Pas mistrzyni świata WBO Ewa Brodnicka straciła już na dzień przed walką, na oficjalnym ważeniu. Polka miała 130,9 funta, czyli przekroczyła limit o 0,4 kilograma. Miała godzinę na zbicie wagi, ale nie udało się jej tego zrobić. Za drugim razem ważyła 130,1 funta. Do limitu kategorii superpiórkowej zabrakło Ewie 0,05 kilograma.
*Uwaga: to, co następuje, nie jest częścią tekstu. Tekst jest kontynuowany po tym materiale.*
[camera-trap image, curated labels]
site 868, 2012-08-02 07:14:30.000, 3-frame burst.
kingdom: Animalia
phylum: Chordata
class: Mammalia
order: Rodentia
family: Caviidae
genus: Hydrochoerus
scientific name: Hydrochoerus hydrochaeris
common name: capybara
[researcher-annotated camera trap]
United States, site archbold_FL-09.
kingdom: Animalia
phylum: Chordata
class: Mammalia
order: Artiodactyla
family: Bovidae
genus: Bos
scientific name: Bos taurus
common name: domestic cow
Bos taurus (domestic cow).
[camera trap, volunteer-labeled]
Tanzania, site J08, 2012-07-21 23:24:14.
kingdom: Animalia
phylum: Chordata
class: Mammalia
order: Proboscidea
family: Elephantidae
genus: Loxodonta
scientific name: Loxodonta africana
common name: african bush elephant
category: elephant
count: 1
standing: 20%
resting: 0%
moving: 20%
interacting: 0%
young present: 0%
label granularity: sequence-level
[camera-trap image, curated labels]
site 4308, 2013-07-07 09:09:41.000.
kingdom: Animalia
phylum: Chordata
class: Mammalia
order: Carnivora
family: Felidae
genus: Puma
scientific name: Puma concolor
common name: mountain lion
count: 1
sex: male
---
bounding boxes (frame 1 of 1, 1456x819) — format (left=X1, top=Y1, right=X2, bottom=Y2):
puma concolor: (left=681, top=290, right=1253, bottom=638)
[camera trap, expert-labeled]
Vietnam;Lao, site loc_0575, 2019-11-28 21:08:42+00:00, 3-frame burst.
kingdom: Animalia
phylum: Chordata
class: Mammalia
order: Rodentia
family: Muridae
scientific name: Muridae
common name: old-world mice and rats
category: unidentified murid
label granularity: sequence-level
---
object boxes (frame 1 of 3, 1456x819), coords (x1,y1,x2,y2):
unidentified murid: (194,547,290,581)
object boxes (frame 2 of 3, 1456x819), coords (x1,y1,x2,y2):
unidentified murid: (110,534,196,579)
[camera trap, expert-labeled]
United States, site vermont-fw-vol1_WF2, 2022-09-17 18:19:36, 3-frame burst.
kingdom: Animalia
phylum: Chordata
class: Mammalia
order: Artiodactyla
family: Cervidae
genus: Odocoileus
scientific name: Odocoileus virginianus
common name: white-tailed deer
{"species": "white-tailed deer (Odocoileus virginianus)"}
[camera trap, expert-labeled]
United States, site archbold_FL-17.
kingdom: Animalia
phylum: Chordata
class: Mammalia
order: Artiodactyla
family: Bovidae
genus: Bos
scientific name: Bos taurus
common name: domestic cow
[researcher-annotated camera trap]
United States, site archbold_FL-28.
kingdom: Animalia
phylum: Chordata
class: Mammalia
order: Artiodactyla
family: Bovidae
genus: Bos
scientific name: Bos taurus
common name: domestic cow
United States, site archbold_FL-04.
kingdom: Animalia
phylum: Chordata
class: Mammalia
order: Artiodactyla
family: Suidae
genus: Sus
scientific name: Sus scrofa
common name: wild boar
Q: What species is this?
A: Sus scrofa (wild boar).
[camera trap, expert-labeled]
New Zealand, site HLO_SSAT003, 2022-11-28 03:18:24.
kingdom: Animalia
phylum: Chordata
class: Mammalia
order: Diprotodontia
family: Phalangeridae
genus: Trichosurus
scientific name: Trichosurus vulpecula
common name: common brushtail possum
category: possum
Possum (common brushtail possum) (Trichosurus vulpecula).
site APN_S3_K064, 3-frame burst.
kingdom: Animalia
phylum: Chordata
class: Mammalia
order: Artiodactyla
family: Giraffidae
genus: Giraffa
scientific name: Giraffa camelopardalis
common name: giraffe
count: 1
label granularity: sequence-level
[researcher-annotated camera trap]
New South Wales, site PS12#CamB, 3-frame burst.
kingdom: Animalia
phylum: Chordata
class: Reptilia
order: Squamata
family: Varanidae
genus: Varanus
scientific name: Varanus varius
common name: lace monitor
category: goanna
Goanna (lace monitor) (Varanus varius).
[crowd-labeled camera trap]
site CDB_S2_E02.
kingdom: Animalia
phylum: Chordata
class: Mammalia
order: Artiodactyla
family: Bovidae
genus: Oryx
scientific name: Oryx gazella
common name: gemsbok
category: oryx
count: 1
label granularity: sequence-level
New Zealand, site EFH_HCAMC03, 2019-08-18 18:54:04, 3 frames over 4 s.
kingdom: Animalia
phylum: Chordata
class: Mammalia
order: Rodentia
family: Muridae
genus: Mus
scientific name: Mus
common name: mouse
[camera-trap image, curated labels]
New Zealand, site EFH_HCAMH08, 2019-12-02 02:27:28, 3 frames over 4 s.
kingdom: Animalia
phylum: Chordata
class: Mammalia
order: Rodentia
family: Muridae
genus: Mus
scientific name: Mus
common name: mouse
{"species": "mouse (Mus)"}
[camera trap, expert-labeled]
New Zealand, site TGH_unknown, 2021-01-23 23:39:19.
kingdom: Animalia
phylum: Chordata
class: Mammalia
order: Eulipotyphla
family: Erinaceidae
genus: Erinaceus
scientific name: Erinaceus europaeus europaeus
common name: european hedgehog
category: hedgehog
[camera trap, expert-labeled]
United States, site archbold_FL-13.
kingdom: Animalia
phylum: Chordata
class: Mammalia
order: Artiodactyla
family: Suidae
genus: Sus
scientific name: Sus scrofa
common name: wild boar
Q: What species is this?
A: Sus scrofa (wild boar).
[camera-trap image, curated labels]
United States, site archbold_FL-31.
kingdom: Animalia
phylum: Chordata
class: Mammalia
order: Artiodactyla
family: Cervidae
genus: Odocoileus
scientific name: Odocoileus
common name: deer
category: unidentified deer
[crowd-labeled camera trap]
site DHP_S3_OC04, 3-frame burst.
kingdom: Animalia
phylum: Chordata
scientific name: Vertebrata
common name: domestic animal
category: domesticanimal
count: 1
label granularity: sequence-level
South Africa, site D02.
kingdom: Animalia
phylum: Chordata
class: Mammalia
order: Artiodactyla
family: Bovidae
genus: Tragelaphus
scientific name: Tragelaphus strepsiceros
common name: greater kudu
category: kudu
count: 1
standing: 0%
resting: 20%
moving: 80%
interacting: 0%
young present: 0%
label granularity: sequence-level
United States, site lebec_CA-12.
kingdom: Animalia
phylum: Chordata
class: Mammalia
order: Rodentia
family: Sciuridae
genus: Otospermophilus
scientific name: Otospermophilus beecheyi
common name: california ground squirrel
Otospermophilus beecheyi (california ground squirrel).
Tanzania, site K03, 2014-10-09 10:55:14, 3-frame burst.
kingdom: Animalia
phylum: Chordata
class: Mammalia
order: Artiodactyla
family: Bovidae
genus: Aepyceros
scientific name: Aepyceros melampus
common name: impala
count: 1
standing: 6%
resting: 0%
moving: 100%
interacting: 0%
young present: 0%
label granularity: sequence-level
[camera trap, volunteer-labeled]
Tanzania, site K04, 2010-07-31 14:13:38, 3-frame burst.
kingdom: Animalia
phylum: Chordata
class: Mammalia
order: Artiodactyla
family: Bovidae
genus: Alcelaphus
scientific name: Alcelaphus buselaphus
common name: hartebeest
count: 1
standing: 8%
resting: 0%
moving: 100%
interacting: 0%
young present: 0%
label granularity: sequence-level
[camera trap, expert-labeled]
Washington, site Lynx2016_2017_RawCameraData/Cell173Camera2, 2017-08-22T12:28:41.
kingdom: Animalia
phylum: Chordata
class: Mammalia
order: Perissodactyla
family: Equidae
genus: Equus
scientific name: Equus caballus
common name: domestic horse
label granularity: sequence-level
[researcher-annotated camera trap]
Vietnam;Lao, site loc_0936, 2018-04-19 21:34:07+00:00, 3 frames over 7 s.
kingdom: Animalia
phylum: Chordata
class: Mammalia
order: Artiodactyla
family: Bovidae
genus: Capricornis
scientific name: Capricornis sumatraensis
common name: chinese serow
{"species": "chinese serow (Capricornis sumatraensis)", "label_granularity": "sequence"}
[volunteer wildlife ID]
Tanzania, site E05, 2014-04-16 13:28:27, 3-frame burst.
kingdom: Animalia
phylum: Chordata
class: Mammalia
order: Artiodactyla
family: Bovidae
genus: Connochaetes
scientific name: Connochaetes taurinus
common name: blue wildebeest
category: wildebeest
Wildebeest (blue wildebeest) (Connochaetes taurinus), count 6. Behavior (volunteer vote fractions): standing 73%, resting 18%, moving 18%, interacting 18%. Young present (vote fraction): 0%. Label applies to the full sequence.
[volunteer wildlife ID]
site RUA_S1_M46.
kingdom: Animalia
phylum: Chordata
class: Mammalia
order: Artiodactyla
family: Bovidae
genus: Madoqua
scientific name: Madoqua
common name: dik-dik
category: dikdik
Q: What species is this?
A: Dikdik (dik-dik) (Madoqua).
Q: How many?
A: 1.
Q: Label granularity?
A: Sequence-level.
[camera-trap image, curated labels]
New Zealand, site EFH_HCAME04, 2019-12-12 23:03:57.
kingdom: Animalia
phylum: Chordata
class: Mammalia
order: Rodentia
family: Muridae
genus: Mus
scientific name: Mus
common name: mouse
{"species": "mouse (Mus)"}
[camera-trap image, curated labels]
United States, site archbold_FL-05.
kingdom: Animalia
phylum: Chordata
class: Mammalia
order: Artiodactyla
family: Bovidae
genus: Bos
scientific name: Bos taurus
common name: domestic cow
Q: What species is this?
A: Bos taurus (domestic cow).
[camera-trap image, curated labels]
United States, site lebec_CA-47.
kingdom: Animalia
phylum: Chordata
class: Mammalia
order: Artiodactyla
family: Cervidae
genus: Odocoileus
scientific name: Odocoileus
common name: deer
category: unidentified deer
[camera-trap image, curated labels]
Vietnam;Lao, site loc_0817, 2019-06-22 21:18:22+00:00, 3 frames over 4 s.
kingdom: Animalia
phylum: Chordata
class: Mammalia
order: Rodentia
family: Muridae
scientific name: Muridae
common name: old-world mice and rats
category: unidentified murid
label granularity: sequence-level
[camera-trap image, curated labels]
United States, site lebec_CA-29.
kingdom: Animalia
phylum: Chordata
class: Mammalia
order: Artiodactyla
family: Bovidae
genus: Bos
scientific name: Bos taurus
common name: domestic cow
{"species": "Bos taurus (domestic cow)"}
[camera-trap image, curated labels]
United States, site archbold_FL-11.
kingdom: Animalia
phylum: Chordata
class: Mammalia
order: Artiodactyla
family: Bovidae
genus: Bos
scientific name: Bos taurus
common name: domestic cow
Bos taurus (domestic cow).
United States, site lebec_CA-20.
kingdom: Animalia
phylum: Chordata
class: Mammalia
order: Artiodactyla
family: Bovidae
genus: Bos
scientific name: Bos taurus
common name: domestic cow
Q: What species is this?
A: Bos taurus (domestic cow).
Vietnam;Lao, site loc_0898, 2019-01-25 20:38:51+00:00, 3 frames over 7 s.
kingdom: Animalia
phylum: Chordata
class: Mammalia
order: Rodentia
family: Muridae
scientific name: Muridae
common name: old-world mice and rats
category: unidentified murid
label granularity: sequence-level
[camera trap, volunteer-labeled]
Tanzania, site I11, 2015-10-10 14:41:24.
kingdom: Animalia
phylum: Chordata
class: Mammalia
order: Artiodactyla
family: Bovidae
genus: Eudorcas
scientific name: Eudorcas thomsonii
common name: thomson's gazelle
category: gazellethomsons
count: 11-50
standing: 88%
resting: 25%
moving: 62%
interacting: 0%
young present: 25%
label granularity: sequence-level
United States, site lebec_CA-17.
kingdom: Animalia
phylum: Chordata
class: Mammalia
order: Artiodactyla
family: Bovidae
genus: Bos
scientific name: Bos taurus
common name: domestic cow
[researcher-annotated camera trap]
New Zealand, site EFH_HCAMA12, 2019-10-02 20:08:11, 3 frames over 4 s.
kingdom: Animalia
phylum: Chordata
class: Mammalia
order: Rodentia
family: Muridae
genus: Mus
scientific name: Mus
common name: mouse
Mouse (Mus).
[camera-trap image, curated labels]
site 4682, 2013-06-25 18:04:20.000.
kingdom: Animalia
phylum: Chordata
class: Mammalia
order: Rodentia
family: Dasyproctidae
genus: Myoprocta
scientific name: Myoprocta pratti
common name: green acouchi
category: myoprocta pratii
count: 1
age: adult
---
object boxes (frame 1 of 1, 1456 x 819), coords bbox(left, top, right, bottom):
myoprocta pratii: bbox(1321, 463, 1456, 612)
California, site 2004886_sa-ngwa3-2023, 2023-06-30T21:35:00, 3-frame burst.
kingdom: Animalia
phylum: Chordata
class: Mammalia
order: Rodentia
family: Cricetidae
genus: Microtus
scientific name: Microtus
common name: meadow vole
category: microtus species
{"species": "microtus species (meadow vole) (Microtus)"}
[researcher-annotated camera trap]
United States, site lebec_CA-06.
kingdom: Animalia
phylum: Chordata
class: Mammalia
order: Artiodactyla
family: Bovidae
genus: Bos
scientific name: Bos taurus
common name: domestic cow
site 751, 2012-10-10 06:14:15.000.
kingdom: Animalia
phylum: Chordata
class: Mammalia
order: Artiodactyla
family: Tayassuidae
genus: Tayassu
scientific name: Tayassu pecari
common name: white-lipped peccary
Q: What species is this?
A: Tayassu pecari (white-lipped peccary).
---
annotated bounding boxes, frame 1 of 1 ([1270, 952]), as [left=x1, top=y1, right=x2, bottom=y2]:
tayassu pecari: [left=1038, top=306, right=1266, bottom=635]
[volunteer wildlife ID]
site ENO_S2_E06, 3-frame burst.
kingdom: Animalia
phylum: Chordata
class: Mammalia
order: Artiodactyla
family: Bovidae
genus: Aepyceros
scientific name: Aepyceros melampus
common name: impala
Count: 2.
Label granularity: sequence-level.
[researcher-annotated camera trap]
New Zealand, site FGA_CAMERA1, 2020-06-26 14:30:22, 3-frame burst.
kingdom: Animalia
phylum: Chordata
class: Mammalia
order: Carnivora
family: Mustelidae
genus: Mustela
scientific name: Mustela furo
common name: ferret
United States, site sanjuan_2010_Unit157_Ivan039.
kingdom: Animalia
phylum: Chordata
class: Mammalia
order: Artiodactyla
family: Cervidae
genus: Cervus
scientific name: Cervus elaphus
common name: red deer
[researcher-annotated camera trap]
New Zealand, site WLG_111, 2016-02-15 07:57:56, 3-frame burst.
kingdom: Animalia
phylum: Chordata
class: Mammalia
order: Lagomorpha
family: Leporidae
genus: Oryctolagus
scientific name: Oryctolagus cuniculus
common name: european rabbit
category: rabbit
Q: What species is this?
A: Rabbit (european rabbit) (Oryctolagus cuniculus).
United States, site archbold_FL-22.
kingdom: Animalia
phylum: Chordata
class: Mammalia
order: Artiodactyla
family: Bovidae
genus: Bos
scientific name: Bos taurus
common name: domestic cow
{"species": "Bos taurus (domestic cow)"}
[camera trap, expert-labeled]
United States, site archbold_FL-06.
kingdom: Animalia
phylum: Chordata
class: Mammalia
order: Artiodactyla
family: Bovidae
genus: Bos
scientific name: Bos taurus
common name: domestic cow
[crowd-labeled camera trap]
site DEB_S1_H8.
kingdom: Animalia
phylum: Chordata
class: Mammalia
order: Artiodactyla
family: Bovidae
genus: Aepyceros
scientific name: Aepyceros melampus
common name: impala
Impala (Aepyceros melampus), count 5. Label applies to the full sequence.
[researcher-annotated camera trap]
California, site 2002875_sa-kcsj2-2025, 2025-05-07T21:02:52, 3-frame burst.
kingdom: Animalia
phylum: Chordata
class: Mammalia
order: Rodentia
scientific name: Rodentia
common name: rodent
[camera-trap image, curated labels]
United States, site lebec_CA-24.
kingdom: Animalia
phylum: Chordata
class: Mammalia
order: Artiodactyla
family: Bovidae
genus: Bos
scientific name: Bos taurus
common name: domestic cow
Pierwsza runda była jeszcze w miarę rozpoznawcza, lecz od drugiej warunki zaczęła dyktować Mikaela Mayer, która byłą zdecydowaną faworytką pojedynku. Ewa dobrze pracowała nogami, unikała większości ciosów, była to jednak bardzo bierna defensywa. Dopiero w czwartej rundzie odważniej odpowiedziała i w akcji prawy na prawy wyprzedziła rywalkę ładnym ciosem. - Ona nie lubi presji - usłyszała Amerykanka w narożniku. I w drugiej połowie walki coraz bardziej ścinała dystans. A wiemy dobrze, że w półdystansie "Kleo" nie czuje się najlepiej.
Sędzia zabrał naszej rodaczce dwa punkty za trzymanie. Ten drugi punkt zabrał chyba zbyt pochopnie, ale rzeczywiście z bliska Ewa się gubiła. Na samym finiszu próbowała jeszcze odwrócić losy potyczki, ale zaryzykowała stanowczo za późno. Po ostatnim gongu sędziowie punktowali na korzyść Mayer 99:89 i dwukrotnie 100:88.
Do sobotniej walki obydwie zawodniczki nie przegrały żadnego pojedynku. Teraz Brodnicka legitymuje się rekordem 19-1 w 20 walkach. Mayer wygrała zaś 14. raz w karierze, posiadając na koncie pięć przez nokautów. Dla Brodnickiej była to pierwsza walka poza granicami Polski i niestety przygodę tą nasza mistrzyni zaczęła od zdecydowanej porażki.